CO2排出量8トン削減?氷を使わないエコなスケートリンクが登場。どこで遊べるの?

#TREND
  • エネルギーをみんなにそしてクリーンに
  • 住み続けられるまちづくりを

冬になると、都内のあちこちでスケートリンクが登場しますね。2022年12月には、銀座のGINZA SIXガーデンにスケートリンクが登場しました。GINZA SIXガーデンは地上約56mの場所にあることから、銀座で最も星に近い屋上庭園として知られています。星々と夜景を眺めながら、スケートを楽しめるところが特徴です。
他にも、東京駅前には「Marunouchi Street Rink」が初登場。
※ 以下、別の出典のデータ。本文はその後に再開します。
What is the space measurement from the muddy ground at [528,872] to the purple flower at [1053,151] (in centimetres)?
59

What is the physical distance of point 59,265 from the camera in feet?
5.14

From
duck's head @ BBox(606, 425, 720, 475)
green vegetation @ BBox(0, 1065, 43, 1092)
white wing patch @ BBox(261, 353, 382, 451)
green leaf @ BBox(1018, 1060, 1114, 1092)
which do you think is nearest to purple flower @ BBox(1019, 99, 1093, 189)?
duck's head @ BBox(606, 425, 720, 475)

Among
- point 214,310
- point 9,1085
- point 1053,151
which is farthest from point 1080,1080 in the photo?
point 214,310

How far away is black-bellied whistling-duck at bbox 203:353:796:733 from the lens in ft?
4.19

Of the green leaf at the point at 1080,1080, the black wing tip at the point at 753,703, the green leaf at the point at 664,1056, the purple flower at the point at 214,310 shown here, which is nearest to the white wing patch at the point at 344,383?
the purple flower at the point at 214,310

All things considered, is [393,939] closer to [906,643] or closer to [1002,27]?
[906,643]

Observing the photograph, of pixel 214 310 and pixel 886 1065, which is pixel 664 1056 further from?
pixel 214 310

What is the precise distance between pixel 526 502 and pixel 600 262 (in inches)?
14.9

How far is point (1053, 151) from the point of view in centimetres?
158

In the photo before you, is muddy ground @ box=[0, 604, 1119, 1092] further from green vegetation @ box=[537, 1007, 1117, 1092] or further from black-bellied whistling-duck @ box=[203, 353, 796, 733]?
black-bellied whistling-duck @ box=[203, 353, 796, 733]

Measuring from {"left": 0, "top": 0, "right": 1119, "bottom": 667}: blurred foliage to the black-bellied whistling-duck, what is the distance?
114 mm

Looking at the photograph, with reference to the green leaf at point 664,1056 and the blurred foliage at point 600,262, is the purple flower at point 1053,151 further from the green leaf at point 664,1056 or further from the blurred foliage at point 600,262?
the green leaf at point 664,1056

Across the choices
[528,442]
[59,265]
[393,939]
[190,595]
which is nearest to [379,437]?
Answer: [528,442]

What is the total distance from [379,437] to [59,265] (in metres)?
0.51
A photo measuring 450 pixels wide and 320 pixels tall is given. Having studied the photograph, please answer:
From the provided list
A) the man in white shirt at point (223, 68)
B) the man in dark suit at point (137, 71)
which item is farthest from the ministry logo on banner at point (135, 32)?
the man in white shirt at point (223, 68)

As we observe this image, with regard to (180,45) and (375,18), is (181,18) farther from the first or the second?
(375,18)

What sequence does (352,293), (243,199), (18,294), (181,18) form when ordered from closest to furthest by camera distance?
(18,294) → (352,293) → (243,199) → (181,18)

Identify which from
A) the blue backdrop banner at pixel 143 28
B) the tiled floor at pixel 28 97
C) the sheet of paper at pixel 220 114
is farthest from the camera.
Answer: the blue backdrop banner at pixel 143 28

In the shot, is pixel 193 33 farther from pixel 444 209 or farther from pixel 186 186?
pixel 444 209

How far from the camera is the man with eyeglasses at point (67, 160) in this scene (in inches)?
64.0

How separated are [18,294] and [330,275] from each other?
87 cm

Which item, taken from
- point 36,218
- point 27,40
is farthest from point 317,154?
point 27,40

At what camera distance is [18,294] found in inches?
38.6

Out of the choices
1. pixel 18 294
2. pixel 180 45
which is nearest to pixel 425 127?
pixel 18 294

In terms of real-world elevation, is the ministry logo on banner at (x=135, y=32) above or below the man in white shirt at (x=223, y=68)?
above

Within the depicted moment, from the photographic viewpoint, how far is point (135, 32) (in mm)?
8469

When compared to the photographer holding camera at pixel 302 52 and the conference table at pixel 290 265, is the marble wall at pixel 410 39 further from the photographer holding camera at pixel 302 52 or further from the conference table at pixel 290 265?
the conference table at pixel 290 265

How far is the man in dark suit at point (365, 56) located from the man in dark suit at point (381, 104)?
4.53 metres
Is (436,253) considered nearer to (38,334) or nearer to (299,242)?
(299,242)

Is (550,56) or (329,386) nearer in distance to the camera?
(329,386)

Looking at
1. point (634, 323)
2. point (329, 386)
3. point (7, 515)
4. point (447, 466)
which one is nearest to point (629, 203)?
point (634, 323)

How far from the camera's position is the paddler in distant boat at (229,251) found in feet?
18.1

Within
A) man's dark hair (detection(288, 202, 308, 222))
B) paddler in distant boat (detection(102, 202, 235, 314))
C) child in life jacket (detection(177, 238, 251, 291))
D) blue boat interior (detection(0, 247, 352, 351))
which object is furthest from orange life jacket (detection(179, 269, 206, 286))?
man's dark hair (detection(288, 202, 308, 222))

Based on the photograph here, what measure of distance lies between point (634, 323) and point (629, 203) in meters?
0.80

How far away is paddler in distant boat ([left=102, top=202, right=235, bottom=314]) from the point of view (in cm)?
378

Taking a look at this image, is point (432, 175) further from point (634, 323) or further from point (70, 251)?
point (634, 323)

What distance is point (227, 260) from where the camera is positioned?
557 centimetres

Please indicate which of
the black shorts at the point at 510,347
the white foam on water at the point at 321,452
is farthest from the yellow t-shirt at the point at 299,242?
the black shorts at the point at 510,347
キッチンカーやホットドリンクが出店し、食事を同時に楽しむことも可能です。普段さまざまな人が使う東京駅でスケートをすべることで、非日常感を味わえます。
スケートリンクといえば、最初に思い浮かぶのは氷でしょう。11月頃に入ると、リンクに水を浸し、機械で冷やしているシーンを目にする方も多いはずです。しかし実は、GINZA SIXと東京駅前のスケートリンクには、一切氷が使われていません。代わりに使用されているのは、エコ氷としても知られる樹脂性の合成スケートリンクです。
スケートリンクにエコ氷を使うことで、環境にどのような変化をもたらせるのでしょうか?そこには、氷を使用することで消費されるエネルギーの問題などがありました。

今エコ氷が注目される3つの理由

そもそも、氷を作る過程で環境に負担がかかっていることを知らない方も多いのではないでしょうか?実は、300㎡の氷のスケートリンクを作るのに、電力25,200キロワット、ガソリン15,375リットルが使われ、しかもCO2は8.5トン排出されます。いくつもスケートリンクを作れば、環境への負担は免れません。そこで登場したのが、エネルギーを節約できる樹脂性の合成スケートリンクです。合成スケートリンクなら、主に3つの点で環境の負担を軽減できます。

耐久性は20年ほど。100%リサイクル可能な素材も

まず、合成スケートリンクは100%リサイクル可能です。理由はシンプルで、再利用可能な素材でできているため。加えて、耐久性は20年ほどとも言われており、数十年に渡って使い続けることができます。
一方の氷でできているスケートリンクでは、基本的に一度使ってしまうと、再利用することはできません。そのため、リサイクルする方法としては、溶かして打ち水にするなどしかありませんでした。
しかし、合成スケートリンクなら何度でも使用可能です。スケートリンクを一度作る度に消費されるエネルギーを、大幅に削減できます。それだけでなく、合成スケートリンクを設置するにあたって、電力や水などの資源が必要ありません。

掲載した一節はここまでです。